**Extracted text**.
"""
The Journal Gazette
Wednesday, October 10, 2018 1:00 am

Adaptive diamond in works for WBA

To be area's 1st made specially for disabled

VICTORIA JACOBSEN | The Journal Gazette

The World Baseball Academy, a Fort Wayne organization that promotes baseball opportunities for kids, announced Tuesday that it plans to add a full-turf adaptive field to its ASH Centre athletic complex within the next year. 

The new field is being built in partnership with the Cal Ripken Sr. Foundation and will be Little League-sized, making it smaller than the three existing fields at the Freeman Street campus.

The Youth Development Field will be harder than a typical field to make it accessible to wheelchairs and walkers. It will also be entirely flat, and bases, baselines and the pitcher's mound will all be represented by different colors of artificial turf to prevent slipping and tripping hazards. The field will be the first of its kind in northeast Indiana. 

“We've been privileged to work with (Northrop alum and former major league manager) Eric Wedge for a long time, so Eric helped connect us to the Cal Ripken Sr. Foundation,” WBA CEO Caleb Kimmel said. “What we've found is that the vision and the mission of the Cal Ripken Sr. Foundation is very much aligned with the passion of the World Baseball Academy. So it really became a natural fit.”
"""
Carry on the news article about the World Baseball Academy's planned adaptive field, starting after its last sentence.

**Recorded information**.
"""
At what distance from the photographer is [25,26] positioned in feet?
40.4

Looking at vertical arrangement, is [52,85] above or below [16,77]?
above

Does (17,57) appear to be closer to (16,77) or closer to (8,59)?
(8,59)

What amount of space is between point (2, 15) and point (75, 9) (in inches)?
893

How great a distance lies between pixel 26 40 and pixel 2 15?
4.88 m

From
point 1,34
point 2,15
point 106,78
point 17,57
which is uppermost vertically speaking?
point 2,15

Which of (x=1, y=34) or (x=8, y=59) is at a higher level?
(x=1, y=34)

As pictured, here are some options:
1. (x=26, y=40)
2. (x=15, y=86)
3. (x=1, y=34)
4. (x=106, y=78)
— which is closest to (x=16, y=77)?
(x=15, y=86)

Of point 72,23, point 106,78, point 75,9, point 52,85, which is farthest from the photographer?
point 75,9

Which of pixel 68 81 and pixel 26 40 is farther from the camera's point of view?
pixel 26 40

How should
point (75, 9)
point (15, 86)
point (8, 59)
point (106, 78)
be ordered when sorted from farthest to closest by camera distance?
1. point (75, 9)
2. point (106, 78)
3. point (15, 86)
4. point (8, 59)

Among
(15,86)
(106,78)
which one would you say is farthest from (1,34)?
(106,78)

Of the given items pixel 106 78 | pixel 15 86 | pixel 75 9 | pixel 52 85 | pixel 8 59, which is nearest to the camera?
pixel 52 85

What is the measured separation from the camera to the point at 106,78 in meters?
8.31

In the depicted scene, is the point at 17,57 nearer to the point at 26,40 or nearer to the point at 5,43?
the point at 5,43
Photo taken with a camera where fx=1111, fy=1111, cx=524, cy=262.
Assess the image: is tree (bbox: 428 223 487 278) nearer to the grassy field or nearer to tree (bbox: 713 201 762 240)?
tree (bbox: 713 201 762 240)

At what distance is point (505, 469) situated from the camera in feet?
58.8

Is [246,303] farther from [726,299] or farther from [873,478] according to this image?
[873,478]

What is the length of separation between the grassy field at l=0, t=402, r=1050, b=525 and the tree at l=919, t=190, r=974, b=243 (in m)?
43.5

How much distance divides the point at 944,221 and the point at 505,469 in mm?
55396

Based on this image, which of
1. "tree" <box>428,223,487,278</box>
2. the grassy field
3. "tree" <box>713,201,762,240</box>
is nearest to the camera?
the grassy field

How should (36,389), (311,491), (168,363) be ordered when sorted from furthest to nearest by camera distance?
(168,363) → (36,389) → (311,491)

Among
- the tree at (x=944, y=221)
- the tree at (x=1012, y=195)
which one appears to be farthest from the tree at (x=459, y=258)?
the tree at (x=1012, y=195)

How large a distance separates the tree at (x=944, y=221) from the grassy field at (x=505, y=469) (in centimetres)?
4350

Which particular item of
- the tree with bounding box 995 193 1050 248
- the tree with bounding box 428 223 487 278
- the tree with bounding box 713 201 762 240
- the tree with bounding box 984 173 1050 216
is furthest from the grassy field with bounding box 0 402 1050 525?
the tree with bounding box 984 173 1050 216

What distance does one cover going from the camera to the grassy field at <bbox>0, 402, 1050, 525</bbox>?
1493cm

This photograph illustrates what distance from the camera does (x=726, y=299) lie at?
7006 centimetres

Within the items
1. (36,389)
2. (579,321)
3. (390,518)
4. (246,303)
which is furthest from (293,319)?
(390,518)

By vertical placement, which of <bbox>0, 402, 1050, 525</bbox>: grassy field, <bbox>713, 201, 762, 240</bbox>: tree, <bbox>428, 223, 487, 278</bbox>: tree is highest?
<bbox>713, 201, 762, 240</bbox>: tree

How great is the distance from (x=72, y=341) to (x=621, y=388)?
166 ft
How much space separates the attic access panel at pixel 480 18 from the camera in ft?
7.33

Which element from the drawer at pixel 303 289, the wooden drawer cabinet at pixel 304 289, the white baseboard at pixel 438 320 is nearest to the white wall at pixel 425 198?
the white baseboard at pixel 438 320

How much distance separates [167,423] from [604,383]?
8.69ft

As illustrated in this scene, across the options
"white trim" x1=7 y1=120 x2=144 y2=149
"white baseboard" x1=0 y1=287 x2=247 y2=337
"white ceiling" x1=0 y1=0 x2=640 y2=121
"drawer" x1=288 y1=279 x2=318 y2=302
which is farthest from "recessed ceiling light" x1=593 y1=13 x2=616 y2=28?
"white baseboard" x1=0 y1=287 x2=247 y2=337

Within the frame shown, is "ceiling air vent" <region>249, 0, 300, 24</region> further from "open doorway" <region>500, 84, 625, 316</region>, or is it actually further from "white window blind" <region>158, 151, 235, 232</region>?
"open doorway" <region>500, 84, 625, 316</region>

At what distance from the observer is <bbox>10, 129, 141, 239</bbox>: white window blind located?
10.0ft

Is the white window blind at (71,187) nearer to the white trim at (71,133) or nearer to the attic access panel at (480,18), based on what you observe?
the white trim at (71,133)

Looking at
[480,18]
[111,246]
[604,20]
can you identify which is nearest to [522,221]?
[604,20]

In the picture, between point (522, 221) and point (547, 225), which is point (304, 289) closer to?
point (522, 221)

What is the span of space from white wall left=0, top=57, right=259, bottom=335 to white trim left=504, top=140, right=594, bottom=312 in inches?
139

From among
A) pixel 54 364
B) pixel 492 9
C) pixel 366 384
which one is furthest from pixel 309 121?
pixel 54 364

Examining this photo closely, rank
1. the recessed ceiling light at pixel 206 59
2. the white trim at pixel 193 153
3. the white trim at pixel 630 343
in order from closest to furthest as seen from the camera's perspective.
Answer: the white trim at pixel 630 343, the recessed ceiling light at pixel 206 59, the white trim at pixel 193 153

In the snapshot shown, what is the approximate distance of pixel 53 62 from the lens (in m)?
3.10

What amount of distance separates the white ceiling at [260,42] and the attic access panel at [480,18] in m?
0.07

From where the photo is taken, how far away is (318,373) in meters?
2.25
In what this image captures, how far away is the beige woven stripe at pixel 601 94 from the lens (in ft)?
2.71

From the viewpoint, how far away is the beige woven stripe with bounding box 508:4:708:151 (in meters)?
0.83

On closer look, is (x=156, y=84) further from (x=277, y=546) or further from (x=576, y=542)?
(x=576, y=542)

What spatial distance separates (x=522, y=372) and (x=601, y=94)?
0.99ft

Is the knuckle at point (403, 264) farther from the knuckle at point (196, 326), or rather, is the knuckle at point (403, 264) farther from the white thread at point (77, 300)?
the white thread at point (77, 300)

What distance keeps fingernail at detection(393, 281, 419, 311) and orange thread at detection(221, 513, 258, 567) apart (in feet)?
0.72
"""
"""
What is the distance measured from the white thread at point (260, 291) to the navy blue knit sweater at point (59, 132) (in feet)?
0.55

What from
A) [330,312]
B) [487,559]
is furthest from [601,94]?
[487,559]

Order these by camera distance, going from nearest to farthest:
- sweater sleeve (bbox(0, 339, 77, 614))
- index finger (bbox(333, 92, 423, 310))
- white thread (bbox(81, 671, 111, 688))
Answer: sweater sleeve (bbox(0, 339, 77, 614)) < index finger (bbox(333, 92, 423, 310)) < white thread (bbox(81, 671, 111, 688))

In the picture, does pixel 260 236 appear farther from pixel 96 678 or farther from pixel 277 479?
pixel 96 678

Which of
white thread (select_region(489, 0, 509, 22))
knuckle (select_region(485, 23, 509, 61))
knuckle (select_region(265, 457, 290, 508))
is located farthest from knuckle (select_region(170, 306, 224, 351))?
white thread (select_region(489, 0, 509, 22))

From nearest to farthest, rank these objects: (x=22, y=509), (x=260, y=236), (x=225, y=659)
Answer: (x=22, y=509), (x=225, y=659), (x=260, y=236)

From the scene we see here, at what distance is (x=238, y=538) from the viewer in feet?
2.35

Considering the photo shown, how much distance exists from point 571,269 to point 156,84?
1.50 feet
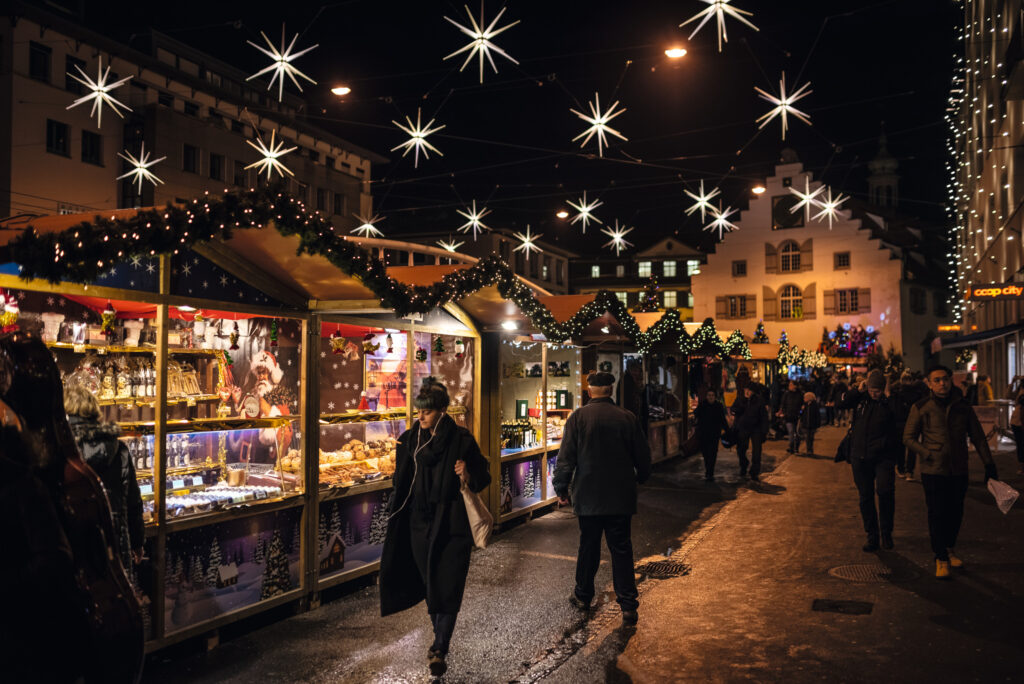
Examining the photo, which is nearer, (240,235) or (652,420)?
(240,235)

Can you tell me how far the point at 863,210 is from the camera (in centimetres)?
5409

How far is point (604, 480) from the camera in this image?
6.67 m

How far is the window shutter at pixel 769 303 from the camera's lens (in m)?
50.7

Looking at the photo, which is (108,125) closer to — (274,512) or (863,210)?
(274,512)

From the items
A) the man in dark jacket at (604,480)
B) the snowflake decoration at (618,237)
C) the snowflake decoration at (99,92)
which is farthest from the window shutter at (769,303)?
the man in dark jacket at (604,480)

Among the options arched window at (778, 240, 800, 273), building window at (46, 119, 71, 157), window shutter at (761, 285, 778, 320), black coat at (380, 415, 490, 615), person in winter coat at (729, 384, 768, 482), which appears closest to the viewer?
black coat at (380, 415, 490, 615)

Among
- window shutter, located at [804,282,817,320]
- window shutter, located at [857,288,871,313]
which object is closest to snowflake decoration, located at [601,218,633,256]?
"""
"""
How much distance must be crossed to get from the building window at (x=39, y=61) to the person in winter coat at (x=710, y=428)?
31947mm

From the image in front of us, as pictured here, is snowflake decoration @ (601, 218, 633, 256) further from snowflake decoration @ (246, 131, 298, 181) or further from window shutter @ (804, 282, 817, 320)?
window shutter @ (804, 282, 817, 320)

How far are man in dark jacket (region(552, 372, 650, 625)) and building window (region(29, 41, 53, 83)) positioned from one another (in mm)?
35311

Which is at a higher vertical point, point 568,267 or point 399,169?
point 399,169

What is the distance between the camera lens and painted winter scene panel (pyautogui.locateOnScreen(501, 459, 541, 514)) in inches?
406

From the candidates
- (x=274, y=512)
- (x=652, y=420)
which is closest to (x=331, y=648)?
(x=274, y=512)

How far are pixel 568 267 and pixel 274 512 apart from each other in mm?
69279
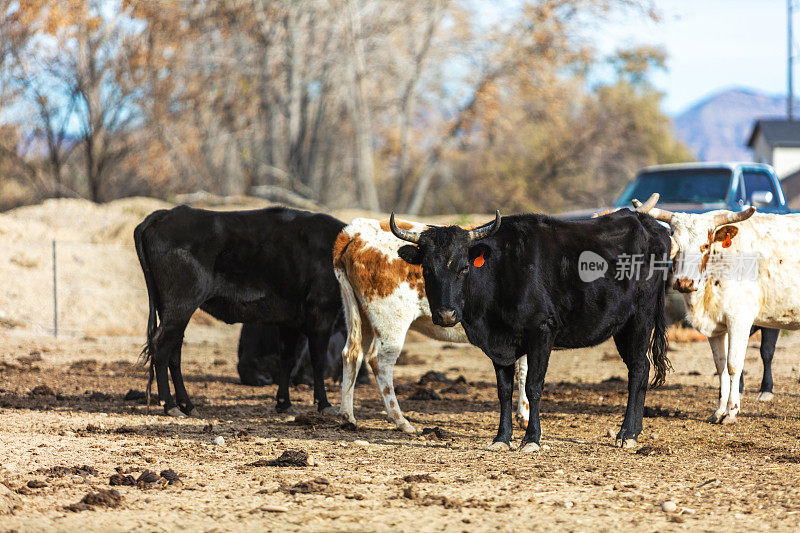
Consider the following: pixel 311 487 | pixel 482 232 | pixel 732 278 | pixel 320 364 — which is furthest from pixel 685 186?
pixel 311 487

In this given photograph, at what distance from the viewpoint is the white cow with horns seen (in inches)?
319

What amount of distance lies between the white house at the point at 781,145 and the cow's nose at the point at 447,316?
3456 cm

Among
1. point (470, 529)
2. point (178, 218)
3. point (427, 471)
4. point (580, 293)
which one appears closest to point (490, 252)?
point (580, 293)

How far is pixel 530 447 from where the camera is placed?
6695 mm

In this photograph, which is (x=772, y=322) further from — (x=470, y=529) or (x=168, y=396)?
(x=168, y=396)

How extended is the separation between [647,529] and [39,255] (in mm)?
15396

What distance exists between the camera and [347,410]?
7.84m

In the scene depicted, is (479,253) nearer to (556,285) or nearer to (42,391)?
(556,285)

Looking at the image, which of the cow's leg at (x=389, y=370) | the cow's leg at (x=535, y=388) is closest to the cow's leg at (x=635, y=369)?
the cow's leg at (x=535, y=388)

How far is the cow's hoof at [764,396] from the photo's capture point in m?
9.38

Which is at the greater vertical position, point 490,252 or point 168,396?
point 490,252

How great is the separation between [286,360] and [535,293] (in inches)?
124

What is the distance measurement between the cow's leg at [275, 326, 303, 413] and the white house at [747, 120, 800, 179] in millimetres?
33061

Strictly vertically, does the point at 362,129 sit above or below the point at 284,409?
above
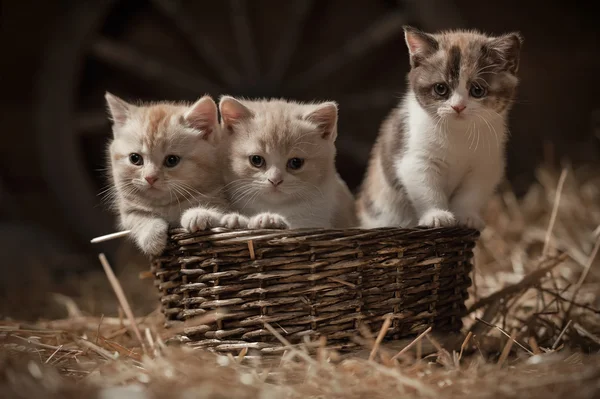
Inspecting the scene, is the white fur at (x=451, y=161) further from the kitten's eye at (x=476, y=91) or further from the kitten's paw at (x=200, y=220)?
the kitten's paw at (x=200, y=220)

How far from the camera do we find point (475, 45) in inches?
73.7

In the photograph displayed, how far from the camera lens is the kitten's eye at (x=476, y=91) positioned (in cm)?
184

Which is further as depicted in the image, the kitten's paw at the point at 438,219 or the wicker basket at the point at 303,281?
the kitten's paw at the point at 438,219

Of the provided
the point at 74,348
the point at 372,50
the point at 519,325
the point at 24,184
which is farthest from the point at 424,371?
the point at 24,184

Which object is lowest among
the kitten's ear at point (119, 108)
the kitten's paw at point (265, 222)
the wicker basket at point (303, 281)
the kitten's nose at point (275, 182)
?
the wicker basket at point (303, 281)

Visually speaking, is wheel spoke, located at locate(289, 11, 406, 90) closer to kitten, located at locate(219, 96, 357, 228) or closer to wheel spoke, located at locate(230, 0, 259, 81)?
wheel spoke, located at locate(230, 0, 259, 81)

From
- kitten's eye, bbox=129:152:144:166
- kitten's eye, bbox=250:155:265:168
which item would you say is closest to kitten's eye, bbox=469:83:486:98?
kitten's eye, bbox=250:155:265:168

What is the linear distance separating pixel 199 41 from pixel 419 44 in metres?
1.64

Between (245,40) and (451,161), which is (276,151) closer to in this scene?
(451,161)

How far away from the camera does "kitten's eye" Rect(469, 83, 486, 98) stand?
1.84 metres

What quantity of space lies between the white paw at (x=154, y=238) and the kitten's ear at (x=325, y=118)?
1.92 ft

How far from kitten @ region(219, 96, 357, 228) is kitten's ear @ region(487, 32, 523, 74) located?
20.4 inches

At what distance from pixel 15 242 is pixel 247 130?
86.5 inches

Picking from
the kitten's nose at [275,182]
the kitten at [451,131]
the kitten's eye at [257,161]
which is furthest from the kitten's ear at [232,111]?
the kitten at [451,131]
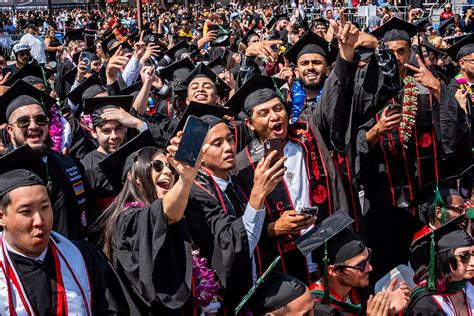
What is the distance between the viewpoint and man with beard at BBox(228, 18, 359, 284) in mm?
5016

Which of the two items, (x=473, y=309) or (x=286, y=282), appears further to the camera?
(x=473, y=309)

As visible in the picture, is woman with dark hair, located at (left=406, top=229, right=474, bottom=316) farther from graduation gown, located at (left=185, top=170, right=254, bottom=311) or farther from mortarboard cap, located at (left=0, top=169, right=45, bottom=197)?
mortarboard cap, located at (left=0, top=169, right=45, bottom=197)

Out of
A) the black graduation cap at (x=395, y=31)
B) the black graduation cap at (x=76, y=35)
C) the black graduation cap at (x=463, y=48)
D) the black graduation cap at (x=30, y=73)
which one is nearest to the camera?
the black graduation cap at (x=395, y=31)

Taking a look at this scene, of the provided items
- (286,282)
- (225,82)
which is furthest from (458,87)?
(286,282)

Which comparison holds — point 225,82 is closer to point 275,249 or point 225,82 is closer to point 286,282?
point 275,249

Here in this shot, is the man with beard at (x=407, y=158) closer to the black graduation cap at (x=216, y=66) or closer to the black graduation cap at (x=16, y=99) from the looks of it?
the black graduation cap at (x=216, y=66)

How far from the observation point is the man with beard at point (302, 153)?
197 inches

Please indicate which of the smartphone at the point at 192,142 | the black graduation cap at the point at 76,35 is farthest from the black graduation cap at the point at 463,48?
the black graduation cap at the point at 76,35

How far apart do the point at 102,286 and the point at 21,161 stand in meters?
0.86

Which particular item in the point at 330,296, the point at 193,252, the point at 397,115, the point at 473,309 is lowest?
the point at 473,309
"""
**Answer section**.
Chuck Brady, vice president of the Cal Ripken Sr. Foundation, said the national organization and the WBA had already agreed to work together before settling on a project that would benefit children with disabilities. 

“We met with some community groups together who shared some of the needs, and one of the things that rose to the top was there really wasn't a place in the community right now where children with special needs could have a field of their own, a field that was built for them,” Brady said. 

Kimmel said the national foundation is aiding WBA in funding and in designing the field. 

“You have to make dugouts a little bit bigger, because there are kids in wheelchairs and kids playing alongside a buddy, so there are a lot more people in the dugout,” Brady explained. “We've done about 15 of these around the country, so we've kind of learned what some of the standards are and what some of those design elements were to really make this a positive experience.”

The new field is expected to cost $1.1 million, and the project, which includes improved lighting, landscaping and parking, is budgeted for $2.3 million. More than half the cost of the field has already been raised with the help of the AWS Foundation, a local group that supports people with disabilities, and the Cal Ripken Sr. Foundation has agreed to match up to $100,000 of funds raised for the project in the next month.

Kimmel said the area where the new field will be located is already prepared for construction, and installation should take three to four months. He hopes that funds will be raised quickly enough so that kids can use the new field in 2019. Use of the three existing fields should not be limited by the new construction. 

Brady said that the partnership between the Baltimore-based Cal Ripken Sr. Foundation and local baseball organizations can last 15 to 20 years.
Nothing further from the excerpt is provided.